[PROBLEM STATEMENT]: Which lines in the items below contain the string "crop"? Copy each such line in full.

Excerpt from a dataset
*****

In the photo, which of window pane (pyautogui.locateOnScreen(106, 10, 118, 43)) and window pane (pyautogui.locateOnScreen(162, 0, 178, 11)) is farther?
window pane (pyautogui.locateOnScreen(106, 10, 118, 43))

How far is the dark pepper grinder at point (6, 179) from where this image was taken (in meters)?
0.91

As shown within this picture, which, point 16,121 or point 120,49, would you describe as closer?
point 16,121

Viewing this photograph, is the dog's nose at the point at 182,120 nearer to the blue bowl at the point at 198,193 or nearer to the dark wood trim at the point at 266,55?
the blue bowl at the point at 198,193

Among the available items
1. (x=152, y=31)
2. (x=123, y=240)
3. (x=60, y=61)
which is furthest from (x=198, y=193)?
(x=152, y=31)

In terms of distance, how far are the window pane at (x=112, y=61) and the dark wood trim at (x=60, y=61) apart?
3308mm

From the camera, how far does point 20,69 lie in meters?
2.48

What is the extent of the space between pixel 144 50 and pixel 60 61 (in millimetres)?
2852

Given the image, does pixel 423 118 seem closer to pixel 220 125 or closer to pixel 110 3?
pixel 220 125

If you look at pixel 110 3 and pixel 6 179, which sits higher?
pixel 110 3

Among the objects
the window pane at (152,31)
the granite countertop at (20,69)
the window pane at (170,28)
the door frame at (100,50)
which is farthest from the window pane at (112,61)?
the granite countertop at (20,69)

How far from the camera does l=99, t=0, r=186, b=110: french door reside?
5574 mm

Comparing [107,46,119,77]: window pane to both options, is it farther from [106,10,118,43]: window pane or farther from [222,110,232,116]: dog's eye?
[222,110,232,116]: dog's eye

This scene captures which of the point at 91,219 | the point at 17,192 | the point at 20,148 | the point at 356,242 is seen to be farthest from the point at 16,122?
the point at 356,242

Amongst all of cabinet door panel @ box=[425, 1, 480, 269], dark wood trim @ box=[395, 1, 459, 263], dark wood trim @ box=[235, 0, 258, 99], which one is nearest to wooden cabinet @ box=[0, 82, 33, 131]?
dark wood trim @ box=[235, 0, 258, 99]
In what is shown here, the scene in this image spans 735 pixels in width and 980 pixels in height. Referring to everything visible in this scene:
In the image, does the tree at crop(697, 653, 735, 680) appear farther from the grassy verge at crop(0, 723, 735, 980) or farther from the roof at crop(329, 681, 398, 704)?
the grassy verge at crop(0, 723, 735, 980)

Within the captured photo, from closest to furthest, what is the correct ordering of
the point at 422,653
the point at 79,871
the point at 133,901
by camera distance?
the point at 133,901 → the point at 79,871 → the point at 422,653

*****

[CORRECT RESPONSE]:
In the image, does the tree at crop(697, 653, 735, 680) appear farther from the grassy verge at crop(0, 723, 735, 980) or farther from the roof at crop(329, 681, 398, 704)?
the grassy verge at crop(0, 723, 735, 980)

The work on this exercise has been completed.